'''

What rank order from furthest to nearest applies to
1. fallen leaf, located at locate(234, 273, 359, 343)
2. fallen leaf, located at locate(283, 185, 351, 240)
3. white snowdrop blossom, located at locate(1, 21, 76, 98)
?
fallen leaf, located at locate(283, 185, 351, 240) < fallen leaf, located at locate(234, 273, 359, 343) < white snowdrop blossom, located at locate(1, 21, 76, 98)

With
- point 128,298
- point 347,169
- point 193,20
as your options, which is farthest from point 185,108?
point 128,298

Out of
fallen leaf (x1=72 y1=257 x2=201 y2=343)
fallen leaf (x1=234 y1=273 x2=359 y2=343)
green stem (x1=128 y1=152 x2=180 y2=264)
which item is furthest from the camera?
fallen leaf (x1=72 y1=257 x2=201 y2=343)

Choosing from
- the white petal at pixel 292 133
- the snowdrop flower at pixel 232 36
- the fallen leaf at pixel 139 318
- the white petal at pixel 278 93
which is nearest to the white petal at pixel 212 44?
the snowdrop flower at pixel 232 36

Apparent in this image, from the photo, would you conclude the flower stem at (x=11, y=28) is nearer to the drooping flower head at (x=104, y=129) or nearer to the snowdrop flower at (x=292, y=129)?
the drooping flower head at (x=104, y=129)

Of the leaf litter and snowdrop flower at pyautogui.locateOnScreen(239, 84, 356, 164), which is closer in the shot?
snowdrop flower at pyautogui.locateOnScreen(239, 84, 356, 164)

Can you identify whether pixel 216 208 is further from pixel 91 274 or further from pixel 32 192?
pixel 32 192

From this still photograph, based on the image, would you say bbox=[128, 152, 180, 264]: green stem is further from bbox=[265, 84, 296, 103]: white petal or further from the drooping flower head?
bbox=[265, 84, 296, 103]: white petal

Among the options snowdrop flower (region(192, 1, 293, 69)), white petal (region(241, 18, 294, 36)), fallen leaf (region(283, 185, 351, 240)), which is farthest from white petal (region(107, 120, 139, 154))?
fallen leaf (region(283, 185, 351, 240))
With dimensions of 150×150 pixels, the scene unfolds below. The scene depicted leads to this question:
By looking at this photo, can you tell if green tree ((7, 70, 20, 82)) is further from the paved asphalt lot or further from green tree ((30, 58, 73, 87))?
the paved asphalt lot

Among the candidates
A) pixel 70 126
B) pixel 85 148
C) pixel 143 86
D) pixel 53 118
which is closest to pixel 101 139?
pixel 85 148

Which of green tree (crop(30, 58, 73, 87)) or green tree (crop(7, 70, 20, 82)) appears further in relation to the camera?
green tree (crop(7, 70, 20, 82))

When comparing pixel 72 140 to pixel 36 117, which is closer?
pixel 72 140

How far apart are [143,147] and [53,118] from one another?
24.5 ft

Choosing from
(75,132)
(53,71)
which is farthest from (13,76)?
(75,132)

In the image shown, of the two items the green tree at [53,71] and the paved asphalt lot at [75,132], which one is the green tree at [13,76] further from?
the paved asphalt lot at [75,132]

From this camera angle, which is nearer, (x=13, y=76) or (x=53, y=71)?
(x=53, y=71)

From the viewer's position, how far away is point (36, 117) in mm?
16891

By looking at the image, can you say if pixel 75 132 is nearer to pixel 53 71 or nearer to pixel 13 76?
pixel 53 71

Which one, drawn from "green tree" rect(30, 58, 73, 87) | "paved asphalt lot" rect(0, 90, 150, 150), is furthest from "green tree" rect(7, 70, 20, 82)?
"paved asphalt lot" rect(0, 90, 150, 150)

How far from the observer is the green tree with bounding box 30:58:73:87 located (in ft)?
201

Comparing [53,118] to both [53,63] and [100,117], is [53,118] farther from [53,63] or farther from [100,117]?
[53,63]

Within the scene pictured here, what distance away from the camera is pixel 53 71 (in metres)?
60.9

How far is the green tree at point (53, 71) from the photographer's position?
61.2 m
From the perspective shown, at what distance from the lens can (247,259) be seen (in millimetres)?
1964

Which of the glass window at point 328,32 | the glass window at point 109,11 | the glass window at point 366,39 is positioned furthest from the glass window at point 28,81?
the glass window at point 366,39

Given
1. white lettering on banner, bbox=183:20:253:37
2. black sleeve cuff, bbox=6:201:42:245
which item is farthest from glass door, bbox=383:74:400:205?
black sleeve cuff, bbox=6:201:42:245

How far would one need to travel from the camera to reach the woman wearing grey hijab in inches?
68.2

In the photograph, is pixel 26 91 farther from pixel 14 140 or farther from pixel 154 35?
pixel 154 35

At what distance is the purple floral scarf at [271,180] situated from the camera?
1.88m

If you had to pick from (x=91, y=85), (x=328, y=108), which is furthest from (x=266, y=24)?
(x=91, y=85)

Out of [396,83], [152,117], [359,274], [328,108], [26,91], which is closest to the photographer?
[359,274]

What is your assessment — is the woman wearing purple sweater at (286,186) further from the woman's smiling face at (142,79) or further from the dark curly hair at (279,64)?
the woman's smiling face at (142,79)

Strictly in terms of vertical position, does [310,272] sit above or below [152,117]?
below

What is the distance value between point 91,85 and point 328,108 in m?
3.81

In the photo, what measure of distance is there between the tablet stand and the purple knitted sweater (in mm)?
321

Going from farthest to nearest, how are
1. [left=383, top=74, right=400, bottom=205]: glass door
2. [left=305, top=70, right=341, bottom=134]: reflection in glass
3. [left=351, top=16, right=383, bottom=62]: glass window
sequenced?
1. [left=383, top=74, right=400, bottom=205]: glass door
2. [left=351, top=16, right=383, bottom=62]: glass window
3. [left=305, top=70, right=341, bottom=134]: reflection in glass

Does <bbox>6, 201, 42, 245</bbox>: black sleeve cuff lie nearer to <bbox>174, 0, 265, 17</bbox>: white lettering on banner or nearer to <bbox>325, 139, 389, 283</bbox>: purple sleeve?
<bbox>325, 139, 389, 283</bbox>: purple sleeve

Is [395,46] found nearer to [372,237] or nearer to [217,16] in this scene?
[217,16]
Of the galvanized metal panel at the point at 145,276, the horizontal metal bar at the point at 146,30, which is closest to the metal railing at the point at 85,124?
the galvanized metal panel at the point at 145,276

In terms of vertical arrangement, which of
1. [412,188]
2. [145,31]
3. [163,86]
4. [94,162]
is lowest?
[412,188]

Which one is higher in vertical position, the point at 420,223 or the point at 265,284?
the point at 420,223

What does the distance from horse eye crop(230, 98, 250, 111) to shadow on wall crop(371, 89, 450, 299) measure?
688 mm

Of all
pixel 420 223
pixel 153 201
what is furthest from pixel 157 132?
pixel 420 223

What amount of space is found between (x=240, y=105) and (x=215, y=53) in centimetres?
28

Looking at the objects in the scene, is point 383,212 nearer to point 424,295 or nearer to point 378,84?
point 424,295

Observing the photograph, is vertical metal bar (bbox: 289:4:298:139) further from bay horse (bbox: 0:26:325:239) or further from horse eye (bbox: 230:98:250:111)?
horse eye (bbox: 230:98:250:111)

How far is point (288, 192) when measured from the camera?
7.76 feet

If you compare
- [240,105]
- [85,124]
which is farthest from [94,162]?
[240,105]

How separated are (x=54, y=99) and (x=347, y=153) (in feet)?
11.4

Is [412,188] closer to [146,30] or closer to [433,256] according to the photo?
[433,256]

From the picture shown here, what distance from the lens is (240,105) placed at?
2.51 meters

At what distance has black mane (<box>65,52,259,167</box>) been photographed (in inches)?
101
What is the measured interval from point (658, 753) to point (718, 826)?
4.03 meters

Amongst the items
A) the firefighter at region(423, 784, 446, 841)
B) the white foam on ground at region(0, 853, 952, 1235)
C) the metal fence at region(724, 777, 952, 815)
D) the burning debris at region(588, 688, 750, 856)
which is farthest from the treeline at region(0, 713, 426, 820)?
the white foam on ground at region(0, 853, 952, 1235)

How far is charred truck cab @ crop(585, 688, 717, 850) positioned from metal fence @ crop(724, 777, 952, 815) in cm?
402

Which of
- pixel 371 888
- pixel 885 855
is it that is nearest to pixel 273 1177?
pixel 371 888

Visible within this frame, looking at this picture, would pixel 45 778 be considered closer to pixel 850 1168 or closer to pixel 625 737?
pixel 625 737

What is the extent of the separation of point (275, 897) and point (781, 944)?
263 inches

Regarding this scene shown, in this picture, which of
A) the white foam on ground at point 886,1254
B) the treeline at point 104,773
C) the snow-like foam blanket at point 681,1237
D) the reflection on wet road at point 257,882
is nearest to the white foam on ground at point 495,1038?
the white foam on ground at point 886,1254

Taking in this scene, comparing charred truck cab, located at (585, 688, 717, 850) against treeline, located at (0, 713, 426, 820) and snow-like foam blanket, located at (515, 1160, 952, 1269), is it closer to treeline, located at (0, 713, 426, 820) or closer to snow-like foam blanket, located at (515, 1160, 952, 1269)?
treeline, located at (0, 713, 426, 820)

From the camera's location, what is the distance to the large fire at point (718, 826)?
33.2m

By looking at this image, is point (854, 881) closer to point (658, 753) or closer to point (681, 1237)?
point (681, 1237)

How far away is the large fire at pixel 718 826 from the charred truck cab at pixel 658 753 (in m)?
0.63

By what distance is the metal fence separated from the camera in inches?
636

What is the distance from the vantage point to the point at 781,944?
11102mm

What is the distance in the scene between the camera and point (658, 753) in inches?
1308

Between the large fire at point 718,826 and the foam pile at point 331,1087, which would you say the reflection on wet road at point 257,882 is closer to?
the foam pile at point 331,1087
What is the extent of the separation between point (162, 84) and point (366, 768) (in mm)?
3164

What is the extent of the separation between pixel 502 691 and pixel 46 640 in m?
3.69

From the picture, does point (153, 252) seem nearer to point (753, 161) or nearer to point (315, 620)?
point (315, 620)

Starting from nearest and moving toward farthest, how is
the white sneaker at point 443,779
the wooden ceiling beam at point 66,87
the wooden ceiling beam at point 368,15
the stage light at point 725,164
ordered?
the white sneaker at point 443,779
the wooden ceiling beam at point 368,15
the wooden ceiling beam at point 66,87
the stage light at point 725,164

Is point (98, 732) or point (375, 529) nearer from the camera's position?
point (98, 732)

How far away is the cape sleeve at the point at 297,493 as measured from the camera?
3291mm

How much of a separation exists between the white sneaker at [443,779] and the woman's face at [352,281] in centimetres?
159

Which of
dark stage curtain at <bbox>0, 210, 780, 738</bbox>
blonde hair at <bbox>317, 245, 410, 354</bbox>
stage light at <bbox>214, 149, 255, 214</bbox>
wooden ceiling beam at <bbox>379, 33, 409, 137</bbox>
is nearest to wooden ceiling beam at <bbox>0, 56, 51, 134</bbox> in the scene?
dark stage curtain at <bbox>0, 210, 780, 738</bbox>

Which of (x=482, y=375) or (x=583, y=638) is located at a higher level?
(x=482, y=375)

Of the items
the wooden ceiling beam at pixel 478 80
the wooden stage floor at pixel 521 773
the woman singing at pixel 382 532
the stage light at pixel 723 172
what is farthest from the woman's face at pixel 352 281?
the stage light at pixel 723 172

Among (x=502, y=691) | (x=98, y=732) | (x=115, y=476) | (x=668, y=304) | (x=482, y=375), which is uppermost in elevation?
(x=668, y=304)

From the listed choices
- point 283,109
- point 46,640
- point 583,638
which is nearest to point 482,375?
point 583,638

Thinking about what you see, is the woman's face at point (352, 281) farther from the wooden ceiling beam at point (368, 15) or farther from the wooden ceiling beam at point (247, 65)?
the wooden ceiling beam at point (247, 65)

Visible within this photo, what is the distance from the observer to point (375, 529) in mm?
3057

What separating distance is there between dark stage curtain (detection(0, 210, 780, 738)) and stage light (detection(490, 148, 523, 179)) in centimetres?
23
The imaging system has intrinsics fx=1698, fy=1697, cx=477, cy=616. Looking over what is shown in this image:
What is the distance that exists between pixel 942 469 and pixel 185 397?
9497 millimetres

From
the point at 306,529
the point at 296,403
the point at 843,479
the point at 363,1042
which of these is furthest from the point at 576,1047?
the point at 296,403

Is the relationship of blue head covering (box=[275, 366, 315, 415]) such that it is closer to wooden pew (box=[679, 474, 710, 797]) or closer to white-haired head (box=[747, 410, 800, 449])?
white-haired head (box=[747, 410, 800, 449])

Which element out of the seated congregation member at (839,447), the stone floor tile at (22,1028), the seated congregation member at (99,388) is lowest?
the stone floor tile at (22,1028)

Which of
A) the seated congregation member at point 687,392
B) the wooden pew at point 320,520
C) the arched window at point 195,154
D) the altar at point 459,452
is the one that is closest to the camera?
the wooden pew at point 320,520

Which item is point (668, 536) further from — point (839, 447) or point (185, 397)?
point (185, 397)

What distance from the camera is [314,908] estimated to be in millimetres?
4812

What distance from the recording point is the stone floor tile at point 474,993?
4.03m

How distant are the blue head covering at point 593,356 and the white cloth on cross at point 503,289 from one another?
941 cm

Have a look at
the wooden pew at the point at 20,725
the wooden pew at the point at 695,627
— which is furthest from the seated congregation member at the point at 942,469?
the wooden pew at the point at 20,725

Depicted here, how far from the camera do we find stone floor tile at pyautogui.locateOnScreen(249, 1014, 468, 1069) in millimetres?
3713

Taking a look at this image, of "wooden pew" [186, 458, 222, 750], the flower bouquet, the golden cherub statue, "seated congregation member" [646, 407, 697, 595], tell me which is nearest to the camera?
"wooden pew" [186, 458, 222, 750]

'''

- **Written instruction**:
Rewrite the material from the line containing "What distance from the camera" through its last line as a Markdown table with the columns Row and Line. Number each row and leave out blank lines.

- **Result of this exercise**:
| Row | Line |
|---|---|
| 1 | What distance from the camera is [314,908] estimated to be in millimetres? |
| 2 | 4812 |
| 3 | What distance from the recording point is the stone floor tile at point 474,993? |
| 4 | 4.03m |
| 5 | How distant are the blue head covering at point 593,356 and the white cloth on cross at point 503,289 from one another? |
| 6 | 941 cm |
| 7 | Have a look at |
| 8 | the wooden pew at the point at 20,725 |
| 9 | the wooden pew at the point at 695,627 |
| 10 | — which is furthest from the seated congregation member at the point at 942,469? |
| 11 | the wooden pew at the point at 20,725 |
| 12 | Depicted here, how far from the camera do we find stone floor tile at pyautogui.locateOnScreen(249, 1014, 468, 1069) in millimetres? |
| 13 | 3713 |
| 14 | Taking a look at this image, of "wooden pew" [186, 458, 222, 750], the flower bouquet, the golden cherub statue, "seated congregation member" [646, 407, 697, 595], tell me which is nearest to the camera? |
| 15 | "wooden pew" [186, 458, 222, 750] |